Iver John came like all the others have come. Not born but expelled as if he were suddenly poison and my body must be rid of him. I’ve been a doula for twelve years and in those years I have wiped many brows. I have sung along side women the low guttural birth song that eases babies into the cold air.
But my babies, my babies don’t ease.
And so when my body gripped for the first time on the morning of September 26th I immediately knew what to do. There is no groaning cake. No packed bag. No excited glances between mother and father. There is only a slicing acknowledgement that I must slow down the expulsion at any cost. Sit still. Relax. Breath. And then in the amount of time I could watch a sitcom, I hold a baby. No one has ever delivered one of my babies but me. I don’t consider myself overly brave but birth is mine and I have never thought to allow a doctor or midwife or husband to first touch a being that I alone have been carrying for 280 some odd days.
Iver slid into my hands in the bathtub that my husband had finished tiling only days before. Our house isn’t even close to being “done” but I wanted a clean tub to birth my fifth baby into. My second boy.
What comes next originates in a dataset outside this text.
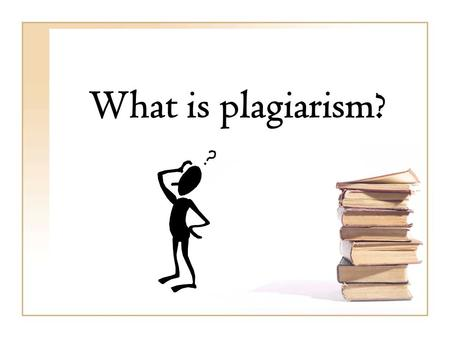 What is plagiarism?. Plagiarism is taking someone else's ideas and passing them off as your own.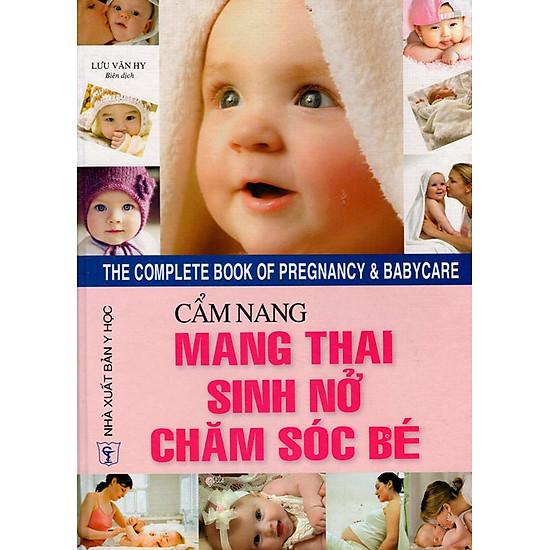 [Download Sách] Cẩm Nang Mang Thai - Sinh Nở - Chăm Sóc Bé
Sixty seconds after my water broke my son moved down to that searing place of limbo, the place where I am always certain I will be stuck at forever and never survive it. I lay back and did everything in my power to hold him in for just a few more breaths, but for me that is not an option. I caught him in my hands and brought him to my soft belly and he peered up at me with eyes full of the same shock and confusion that I’m sure my oldest daughter saw in me on the day she was born. What the hell just happened? Now I know though. Now I know that any baby of mine won’t take but minutes to lay in my arms and suckle my breast and sleep in my shirt. It’s only magic and not the curse that I once thought it to be.
He was perfect as all babies are. No matter their structure or beauty or digit count. In a house full of neighbours and friends and children and fathers and grandmothers he was loved with a fierceness and brought into the mundane joy of our lives.